### Directive:
Starting at the row that contains "In what is displayed" and running through the end of the rows, write those rows out again, switching "autumn tree" to "bare tree" and leaving everything else unchanged.

Extracted data entries:
--------------------
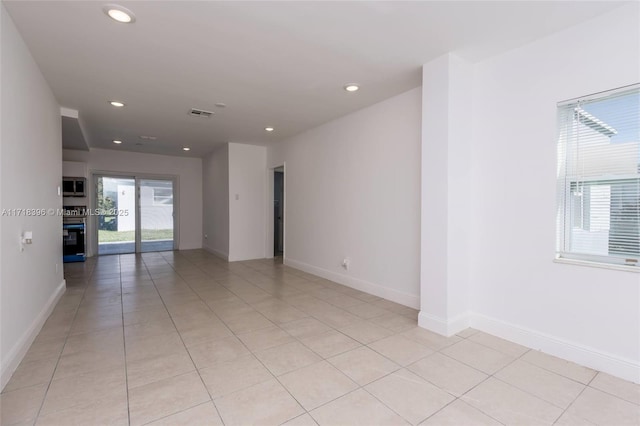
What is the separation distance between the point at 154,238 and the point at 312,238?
5.14 meters

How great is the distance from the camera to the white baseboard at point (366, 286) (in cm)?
368

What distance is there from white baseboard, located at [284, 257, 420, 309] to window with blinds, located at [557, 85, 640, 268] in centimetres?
164

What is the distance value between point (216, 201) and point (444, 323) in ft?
20.1

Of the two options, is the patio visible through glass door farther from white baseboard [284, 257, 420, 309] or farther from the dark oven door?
white baseboard [284, 257, 420, 309]

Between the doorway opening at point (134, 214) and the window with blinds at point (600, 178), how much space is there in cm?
842

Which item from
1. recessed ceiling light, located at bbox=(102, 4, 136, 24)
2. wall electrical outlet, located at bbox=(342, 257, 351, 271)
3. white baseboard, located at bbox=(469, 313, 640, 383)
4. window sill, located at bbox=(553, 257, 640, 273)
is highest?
recessed ceiling light, located at bbox=(102, 4, 136, 24)

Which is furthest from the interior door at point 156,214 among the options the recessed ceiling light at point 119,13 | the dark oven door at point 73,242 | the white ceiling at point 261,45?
the recessed ceiling light at point 119,13

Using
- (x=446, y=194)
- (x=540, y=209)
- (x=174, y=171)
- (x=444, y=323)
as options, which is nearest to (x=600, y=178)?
(x=540, y=209)

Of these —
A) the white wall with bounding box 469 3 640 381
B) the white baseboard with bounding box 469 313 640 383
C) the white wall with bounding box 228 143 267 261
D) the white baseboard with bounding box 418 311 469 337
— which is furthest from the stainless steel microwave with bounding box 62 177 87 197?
the white baseboard with bounding box 469 313 640 383

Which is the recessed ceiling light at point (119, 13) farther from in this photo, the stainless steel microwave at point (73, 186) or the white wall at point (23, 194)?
the stainless steel microwave at point (73, 186)

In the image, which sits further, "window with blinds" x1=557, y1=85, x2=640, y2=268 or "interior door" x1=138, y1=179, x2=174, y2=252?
"interior door" x1=138, y1=179, x2=174, y2=252

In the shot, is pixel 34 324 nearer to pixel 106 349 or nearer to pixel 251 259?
pixel 106 349

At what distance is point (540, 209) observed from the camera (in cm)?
260

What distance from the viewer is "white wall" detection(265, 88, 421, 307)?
369cm
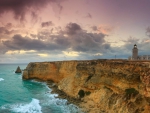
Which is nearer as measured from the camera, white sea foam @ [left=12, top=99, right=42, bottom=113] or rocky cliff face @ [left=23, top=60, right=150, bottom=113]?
rocky cliff face @ [left=23, top=60, right=150, bottom=113]

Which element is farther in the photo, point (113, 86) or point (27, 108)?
point (27, 108)

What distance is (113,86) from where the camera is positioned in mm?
32219

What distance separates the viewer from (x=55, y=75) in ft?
233

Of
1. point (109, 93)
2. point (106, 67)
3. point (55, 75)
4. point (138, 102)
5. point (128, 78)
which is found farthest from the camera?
point (55, 75)

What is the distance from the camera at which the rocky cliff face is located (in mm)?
24998

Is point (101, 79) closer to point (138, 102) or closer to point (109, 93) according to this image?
point (109, 93)

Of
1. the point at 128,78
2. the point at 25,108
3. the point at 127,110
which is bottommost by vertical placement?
the point at 25,108

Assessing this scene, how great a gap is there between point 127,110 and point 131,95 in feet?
8.58

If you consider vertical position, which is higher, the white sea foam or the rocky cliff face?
the rocky cliff face

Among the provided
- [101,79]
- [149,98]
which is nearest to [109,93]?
[101,79]

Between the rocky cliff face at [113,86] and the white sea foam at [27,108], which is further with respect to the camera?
the white sea foam at [27,108]

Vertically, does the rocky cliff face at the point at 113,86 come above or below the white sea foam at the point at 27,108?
above

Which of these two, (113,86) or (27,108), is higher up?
(113,86)

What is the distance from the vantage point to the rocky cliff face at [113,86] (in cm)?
2500
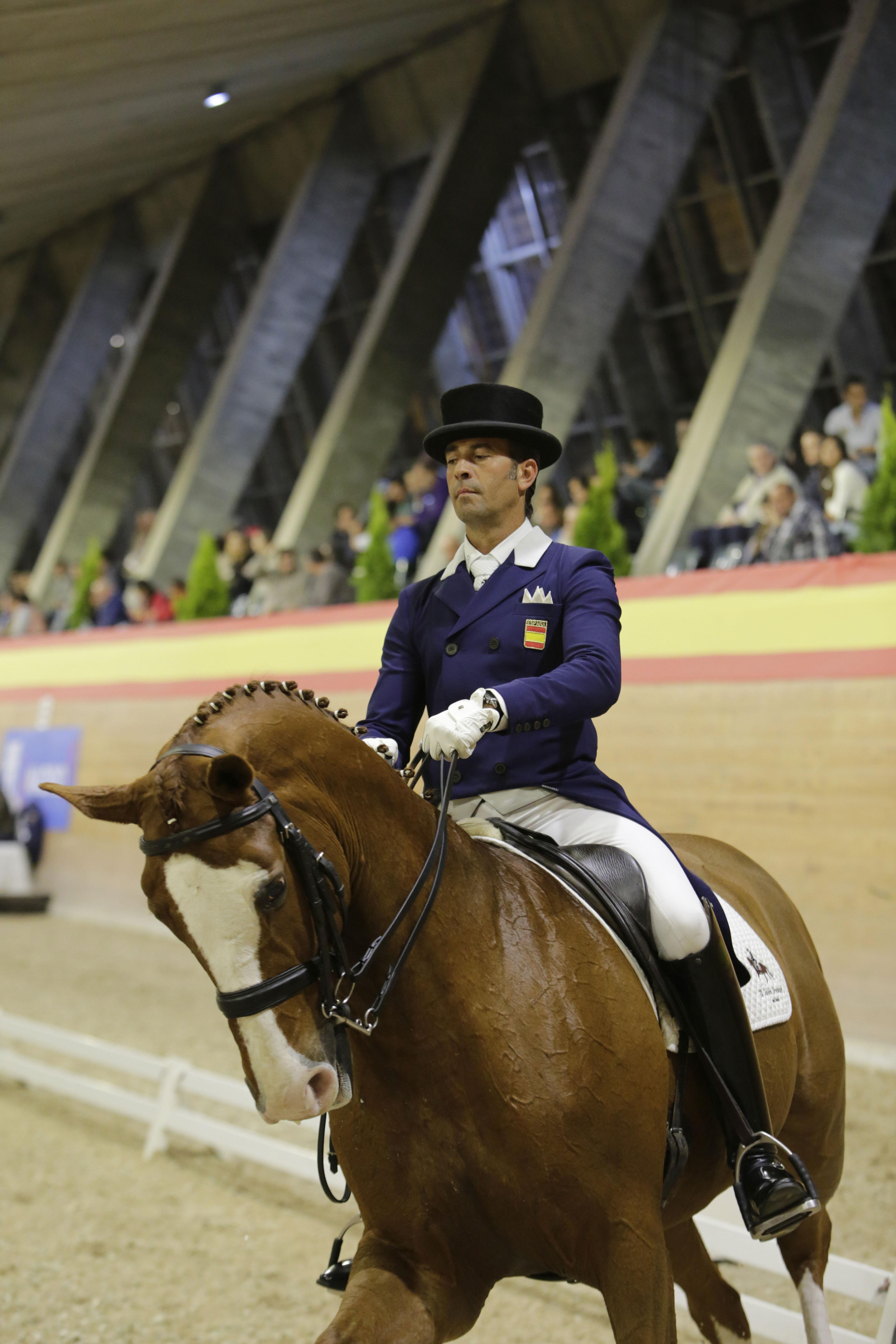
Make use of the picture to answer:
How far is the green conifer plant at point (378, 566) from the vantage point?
413 inches

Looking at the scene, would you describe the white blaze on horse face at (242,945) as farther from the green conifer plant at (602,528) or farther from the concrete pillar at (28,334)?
the concrete pillar at (28,334)

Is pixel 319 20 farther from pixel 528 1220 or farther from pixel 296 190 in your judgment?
pixel 528 1220

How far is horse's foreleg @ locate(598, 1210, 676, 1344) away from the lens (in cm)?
221

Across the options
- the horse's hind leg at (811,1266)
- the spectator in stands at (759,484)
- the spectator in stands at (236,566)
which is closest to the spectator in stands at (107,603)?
the spectator in stands at (236,566)

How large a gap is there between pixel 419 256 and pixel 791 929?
13.3 meters

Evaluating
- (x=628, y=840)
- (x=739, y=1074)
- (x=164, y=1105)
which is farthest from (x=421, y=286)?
(x=739, y=1074)

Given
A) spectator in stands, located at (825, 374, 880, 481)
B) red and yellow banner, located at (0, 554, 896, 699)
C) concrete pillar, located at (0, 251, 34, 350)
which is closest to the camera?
red and yellow banner, located at (0, 554, 896, 699)

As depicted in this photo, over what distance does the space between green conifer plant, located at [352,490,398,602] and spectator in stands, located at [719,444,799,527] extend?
2.78 metres

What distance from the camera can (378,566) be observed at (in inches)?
414

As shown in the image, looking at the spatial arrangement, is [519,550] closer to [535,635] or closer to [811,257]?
[535,635]

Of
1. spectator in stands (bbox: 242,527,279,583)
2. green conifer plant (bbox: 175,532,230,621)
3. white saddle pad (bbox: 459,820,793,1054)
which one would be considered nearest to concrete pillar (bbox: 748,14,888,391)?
spectator in stands (bbox: 242,527,279,583)

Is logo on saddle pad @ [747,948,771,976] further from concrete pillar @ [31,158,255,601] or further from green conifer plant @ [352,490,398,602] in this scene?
concrete pillar @ [31,158,255,601]

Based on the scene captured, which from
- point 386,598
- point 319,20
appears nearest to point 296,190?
point 319,20

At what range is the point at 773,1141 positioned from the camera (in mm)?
2617
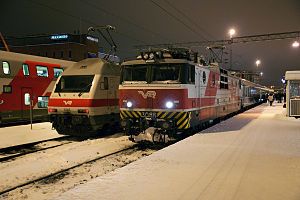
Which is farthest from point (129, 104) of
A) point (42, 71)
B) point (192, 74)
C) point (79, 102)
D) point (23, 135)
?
point (42, 71)

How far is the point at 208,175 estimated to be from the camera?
668 centimetres

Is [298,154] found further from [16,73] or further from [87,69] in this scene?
[16,73]

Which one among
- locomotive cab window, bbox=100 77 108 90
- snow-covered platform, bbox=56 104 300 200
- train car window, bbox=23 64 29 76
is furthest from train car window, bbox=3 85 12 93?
snow-covered platform, bbox=56 104 300 200

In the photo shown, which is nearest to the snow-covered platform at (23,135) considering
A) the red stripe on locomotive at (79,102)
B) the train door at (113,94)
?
the red stripe on locomotive at (79,102)

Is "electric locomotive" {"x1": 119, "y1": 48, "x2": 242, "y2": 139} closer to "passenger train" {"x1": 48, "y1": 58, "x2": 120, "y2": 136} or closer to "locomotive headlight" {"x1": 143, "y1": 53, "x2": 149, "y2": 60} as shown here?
"locomotive headlight" {"x1": 143, "y1": 53, "x2": 149, "y2": 60}

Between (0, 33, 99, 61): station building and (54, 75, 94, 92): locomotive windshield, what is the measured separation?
66027 mm

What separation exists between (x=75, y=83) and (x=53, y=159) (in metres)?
5.12

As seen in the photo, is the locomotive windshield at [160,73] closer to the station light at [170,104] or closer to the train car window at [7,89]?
the station light at [170,104]

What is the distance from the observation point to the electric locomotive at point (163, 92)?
11.5 m

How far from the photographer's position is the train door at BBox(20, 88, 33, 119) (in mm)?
17797

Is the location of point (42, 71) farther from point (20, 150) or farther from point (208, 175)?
point (208, 175)

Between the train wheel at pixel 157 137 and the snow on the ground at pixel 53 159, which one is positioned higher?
the train wheel at pixel 157 137

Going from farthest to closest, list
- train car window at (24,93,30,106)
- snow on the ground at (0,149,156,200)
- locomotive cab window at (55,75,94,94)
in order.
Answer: train car window at (24,93,30,106) < locomotive cab window at (55,75,94,94) < snow on the ground at (0,149,156,200)

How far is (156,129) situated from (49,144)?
4.21 m
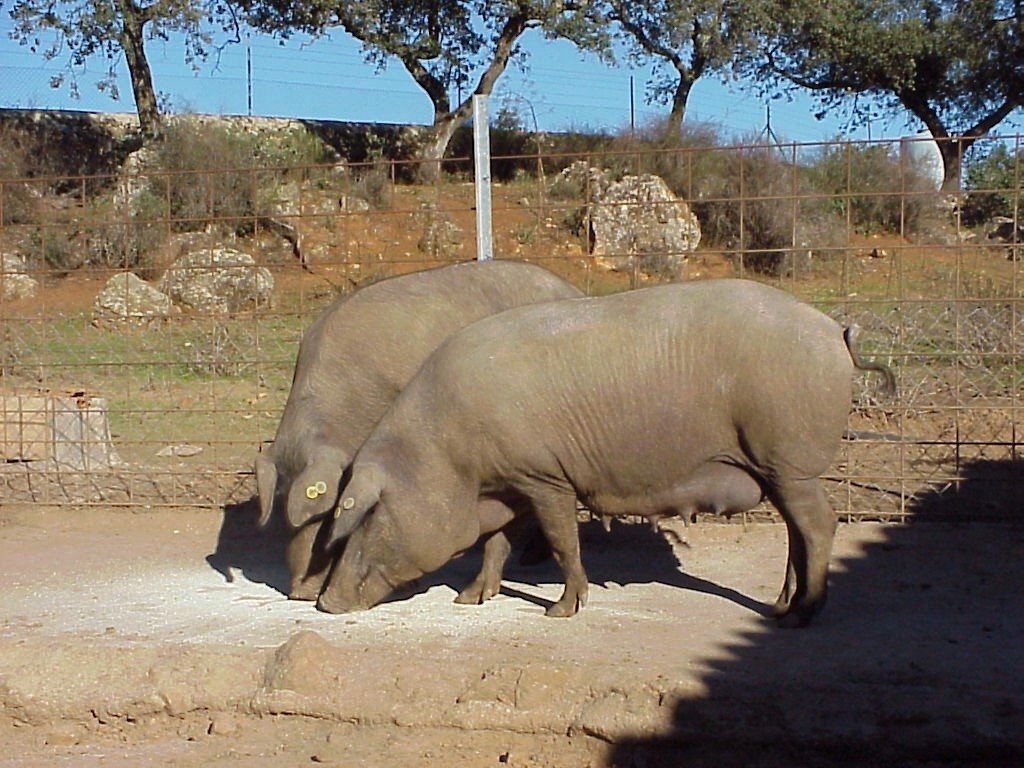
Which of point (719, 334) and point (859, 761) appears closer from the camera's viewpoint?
point (859, 761)

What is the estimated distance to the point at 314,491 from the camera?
6.77 meters

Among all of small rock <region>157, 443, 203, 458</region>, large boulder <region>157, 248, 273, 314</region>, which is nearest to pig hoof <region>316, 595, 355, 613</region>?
large boulder <region>157, 248, 273, 314</region>

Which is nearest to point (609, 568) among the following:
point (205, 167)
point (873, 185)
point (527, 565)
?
point (527, 565)

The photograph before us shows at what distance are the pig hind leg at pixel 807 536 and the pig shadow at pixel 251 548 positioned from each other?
279 centimetres

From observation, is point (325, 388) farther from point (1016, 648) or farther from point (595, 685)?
point (1016, 648)

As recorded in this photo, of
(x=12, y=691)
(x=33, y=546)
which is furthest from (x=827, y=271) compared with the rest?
(x=12, y=691)

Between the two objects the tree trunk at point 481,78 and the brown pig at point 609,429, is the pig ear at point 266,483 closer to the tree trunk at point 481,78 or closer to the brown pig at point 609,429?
the brown pig at point 609,429

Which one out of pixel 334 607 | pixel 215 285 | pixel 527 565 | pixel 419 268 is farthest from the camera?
pixel 419 268

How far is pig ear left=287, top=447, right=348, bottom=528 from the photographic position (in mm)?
6754

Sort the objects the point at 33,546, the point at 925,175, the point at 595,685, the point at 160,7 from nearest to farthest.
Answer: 1. the point at 595,685
2. the point at 33,546
3. the point at 925,175
4. the point at 160,7

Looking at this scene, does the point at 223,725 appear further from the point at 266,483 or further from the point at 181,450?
the point at 181,450

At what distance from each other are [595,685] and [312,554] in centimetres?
232

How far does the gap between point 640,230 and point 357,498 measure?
159 inches

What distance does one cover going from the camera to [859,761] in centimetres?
491
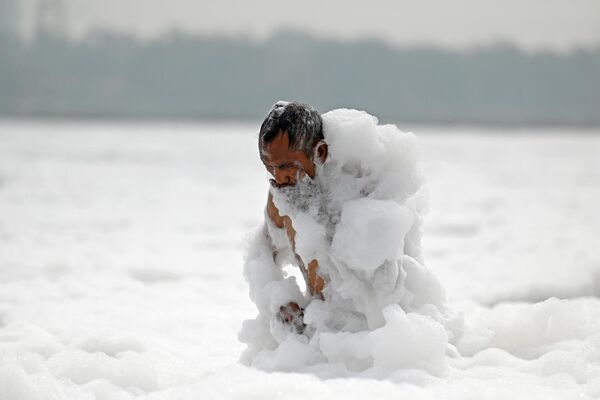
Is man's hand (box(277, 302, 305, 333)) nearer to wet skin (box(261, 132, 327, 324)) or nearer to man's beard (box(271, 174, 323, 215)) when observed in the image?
wet skin (box(261, 132, 327, 324))

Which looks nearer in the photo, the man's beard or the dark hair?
the dark hair

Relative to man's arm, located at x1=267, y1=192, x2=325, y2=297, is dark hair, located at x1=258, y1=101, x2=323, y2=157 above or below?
above

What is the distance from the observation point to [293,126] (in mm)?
2139

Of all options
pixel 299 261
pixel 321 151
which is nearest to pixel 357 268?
pixel 299 261

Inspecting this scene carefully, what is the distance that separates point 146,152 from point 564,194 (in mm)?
10030

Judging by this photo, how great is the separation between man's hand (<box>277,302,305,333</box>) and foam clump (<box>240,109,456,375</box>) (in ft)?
0.05

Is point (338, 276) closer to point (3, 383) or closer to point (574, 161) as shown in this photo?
point (3, 383)

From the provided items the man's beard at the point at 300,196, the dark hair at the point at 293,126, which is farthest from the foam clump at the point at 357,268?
the dark hair at the point at 293,126

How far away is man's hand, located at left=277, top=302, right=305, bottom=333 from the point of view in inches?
89.7

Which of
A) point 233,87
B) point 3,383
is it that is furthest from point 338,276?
point 233,87

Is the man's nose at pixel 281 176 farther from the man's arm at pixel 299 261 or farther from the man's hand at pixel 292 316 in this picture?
the man's hand at pixel 292 316

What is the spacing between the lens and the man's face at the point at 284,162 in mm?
2135

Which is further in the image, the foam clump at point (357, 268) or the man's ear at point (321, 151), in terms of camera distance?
the man's ear at point (321, 151)

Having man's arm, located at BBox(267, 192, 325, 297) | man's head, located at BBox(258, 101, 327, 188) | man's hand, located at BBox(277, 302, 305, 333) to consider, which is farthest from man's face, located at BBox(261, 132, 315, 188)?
man's hand, located at BBox(277, 302, 305, 333)
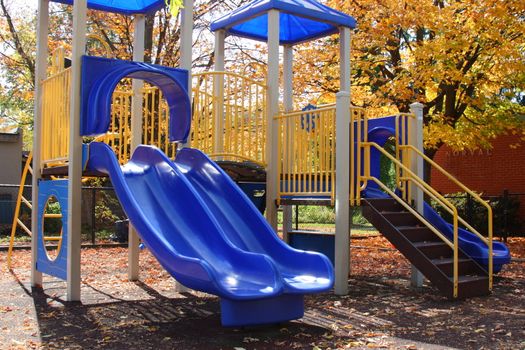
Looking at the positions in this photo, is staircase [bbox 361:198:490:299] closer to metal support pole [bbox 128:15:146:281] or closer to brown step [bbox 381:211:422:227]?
brown step [bbox 381:211:422:227]

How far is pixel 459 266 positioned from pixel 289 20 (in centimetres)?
542

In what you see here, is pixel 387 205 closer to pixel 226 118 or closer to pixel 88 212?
pixel 226 118

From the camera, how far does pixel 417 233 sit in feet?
27.2

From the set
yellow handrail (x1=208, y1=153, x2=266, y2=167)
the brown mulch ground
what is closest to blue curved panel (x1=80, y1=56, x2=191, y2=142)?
yellow handrail (x1=208, y1=153, x2=266, y2=167)

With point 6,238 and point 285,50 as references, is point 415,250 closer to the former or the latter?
point 285,50

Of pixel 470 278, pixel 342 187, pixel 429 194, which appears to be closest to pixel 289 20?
pixel 342 187

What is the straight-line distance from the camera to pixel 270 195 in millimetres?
9391

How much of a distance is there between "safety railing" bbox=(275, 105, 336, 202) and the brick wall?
40.6ft

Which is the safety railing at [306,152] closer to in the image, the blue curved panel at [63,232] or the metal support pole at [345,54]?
the metal support pole at [345,54]

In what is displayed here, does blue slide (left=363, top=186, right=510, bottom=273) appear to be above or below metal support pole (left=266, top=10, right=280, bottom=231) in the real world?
below

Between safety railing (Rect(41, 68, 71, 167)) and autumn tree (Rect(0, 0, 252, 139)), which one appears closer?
safety railing (Rect(41, 68, 71, 167))

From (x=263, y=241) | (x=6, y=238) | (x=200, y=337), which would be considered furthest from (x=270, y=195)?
(x=6, y=238)

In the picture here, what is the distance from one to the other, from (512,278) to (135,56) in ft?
23.6

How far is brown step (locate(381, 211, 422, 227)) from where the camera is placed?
--------------------
### Written solution:
In what is displayed here, does blue slide (left=363, top=186, right=510, bottom=273) appear to be above or below metal support pole (left=266, top=10, right=280, bottom=231) in the real world?
below

Between safety railing (Rect(41, 68, 71, 167)) and bare tree (Rect(0, 0, 252, 139)), which one appears closer?
safety railing (Rect(41, 68, 71, 167))

From (x=263, y=241) | (x=6, y=238) | (x=200, y=337), which would be considered furthest from (x=270, y=195)?
(x=6, y=238)

In the picture here, what is the distance from one to the other, from (512,278) to (135,56) in ft?
23.6

How far is brown step (locate(381, 211, 422, 227)) from where the camera is placed?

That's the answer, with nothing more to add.